NASA has announced that SpaceX has completed a series of static fire engine tests for the Crew Dragon spacecraft. These tests are in advance of an in-flight launch escape demonstration known and the In-Flight Abort Test. The engine tests were conducted near the SpaceX Landing Zone 1 on Cape Canaveral Air Force Station in Florida.
The test started with two burns for a duration of one second each for two of the Crew Dragon’s 12 Draco thrusters. The Draco thrusters are used for on-orbit maneuvering and attitude control. The thrusters will be used for re-orientation during certain in-flight launch escapes.
After the pair of initial Draco burns, the SpaceX team then completed a full-duration firing that lasted for approximately nine seconds. That more extended firing used the Crew Dragon’s eight SuperDraco engines. The SuperDraco engines are meant to accelerate Dragon away from the F9 launch vehicle in the event of an emergency after liftoff. NASA says that immediately after the Super Dracos shut down, two Dracos thrusters fired, and all eight SuperDraco flaps closed to mimic the sequence required to orient the spacecraft in-flight to a parachute deploy attitude and close the flaps before reentry.

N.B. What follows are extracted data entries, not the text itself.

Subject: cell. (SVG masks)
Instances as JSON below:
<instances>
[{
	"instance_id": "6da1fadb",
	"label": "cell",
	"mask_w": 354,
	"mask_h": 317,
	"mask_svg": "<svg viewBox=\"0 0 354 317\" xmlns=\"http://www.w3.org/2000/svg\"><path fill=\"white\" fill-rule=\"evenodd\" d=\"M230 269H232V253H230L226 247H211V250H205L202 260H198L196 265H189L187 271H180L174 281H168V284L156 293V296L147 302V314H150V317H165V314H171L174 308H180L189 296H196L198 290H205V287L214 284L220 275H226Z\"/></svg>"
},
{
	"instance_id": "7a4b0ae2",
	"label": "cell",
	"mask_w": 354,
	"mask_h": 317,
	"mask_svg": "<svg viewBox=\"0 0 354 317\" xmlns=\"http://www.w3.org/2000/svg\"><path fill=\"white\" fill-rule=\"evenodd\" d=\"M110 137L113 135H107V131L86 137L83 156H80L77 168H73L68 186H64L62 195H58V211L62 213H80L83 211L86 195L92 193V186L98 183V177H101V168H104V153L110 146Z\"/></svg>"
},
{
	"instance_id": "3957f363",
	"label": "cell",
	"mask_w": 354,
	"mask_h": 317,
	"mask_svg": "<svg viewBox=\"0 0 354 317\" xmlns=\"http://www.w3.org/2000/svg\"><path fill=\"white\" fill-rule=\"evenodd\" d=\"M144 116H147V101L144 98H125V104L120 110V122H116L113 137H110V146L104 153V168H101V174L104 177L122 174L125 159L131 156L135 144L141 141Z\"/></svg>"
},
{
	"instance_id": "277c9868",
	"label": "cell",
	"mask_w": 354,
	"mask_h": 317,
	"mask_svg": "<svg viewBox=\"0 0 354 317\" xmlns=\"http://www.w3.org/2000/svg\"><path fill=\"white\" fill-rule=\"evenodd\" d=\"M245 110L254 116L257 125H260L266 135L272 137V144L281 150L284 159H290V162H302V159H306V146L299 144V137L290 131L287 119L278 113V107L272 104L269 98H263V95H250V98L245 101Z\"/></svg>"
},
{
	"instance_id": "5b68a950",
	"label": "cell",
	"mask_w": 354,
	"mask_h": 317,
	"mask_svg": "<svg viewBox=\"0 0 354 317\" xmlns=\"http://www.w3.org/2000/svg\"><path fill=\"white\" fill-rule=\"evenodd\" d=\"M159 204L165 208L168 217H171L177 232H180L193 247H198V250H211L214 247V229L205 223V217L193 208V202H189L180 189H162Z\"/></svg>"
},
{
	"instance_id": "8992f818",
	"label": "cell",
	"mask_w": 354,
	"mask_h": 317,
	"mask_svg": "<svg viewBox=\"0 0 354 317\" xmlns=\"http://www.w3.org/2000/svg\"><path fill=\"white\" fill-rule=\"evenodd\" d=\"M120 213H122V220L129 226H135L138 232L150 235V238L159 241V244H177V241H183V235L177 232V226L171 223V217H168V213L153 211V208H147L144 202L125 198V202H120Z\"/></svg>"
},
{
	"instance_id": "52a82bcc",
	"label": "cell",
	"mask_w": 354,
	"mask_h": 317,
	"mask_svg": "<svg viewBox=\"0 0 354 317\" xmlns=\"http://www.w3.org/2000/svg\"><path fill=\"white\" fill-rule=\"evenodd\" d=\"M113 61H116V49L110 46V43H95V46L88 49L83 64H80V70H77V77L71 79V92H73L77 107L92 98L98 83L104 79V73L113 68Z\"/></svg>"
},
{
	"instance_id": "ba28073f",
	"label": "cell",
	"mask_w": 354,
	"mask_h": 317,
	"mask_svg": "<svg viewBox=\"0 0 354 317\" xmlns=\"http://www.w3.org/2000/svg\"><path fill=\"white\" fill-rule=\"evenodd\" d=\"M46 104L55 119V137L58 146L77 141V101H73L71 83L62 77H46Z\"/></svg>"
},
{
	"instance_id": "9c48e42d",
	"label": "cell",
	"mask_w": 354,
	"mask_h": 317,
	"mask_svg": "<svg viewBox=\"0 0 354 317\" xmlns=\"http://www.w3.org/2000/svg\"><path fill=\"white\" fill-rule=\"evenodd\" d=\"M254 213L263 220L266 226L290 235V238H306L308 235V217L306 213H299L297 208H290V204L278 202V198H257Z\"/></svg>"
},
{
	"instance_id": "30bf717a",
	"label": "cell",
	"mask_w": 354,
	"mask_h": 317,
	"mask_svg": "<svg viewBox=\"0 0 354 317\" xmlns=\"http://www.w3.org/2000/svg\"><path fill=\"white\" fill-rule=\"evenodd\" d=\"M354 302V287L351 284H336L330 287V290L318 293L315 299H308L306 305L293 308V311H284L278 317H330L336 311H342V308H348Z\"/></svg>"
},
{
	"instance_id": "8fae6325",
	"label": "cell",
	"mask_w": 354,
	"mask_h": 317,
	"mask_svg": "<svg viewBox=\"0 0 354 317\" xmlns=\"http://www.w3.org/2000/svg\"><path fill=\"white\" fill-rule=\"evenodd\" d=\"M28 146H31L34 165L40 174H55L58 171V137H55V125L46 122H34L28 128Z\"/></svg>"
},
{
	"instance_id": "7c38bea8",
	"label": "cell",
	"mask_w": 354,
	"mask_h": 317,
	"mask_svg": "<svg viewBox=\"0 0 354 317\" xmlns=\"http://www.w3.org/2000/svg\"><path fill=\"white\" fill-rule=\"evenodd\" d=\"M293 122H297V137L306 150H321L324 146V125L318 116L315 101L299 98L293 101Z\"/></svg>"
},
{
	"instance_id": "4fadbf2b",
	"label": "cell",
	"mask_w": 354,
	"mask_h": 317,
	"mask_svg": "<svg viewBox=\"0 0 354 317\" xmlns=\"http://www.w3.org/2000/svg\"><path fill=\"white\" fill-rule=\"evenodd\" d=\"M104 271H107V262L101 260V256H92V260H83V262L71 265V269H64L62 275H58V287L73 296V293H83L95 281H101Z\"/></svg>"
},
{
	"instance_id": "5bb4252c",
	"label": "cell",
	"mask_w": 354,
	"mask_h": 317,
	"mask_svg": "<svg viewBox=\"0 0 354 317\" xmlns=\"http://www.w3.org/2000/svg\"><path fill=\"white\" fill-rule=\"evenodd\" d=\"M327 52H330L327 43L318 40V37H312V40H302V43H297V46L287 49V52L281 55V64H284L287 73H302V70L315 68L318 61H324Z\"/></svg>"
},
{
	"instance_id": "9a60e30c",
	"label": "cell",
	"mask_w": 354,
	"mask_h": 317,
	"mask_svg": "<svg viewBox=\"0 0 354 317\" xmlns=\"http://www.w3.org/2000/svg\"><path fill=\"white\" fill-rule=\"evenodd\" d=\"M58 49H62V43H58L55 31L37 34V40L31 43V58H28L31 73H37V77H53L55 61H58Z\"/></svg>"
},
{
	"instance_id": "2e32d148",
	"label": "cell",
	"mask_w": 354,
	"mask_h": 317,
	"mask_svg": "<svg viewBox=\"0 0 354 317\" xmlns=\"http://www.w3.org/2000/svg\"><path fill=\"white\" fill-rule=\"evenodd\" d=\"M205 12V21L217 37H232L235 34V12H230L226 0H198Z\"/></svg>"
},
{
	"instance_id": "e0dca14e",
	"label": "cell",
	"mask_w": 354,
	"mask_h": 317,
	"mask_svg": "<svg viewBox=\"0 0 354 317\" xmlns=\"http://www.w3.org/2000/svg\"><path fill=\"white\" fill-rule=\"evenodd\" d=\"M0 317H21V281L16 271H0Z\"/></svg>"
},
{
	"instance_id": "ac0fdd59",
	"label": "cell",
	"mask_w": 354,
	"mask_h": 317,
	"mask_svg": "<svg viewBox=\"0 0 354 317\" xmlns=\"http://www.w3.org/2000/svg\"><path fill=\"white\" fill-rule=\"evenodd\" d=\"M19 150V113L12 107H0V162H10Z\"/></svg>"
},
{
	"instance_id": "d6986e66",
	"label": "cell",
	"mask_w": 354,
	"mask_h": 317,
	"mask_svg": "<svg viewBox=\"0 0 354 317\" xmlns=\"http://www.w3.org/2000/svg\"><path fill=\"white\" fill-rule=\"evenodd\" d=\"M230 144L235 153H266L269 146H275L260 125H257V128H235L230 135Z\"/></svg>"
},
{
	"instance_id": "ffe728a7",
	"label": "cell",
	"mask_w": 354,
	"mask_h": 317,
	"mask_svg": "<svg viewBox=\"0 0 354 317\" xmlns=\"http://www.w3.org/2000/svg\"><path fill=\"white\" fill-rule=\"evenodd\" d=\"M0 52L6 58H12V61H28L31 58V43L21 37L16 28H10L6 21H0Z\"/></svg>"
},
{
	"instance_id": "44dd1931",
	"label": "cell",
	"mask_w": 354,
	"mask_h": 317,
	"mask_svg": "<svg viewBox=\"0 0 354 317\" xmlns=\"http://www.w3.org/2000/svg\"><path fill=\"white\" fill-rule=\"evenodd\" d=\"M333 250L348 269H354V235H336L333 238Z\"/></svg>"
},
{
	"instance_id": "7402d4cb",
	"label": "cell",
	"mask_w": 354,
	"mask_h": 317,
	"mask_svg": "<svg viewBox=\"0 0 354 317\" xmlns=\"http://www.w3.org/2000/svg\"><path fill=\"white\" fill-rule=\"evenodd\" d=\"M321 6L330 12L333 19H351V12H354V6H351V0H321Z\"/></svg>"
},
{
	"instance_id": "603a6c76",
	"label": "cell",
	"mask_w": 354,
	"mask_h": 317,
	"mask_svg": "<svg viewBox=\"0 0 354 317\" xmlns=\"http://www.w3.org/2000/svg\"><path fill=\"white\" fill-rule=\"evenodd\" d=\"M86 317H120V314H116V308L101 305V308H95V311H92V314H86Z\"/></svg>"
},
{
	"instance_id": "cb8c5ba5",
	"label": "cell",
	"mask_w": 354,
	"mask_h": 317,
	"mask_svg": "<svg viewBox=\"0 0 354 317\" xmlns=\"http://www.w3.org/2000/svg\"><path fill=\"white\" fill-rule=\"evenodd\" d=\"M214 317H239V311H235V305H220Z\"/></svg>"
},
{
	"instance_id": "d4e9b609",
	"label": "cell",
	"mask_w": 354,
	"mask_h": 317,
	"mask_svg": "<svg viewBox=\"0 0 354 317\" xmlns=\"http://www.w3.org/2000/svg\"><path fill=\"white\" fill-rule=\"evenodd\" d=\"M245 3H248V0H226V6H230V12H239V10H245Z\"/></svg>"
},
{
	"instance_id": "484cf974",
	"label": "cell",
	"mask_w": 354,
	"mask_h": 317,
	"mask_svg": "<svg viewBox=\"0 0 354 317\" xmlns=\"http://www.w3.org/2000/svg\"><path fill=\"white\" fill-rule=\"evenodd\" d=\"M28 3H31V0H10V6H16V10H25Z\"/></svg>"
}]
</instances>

NASA says that the full sequence from SuperDraco startup to flap closure spanned about 70 seconds. The same test was conducted in April when an anomaly resulted in an explosion and the loss of the vehicle. The cause of that problem was found by a team from NASA and SpaceX. The system was redesigned to prevent the event from reoccurring. NASA plans to review the data from the current test, perform hardware inspections, and then establish a target launch date for the In-Flight Abort Test.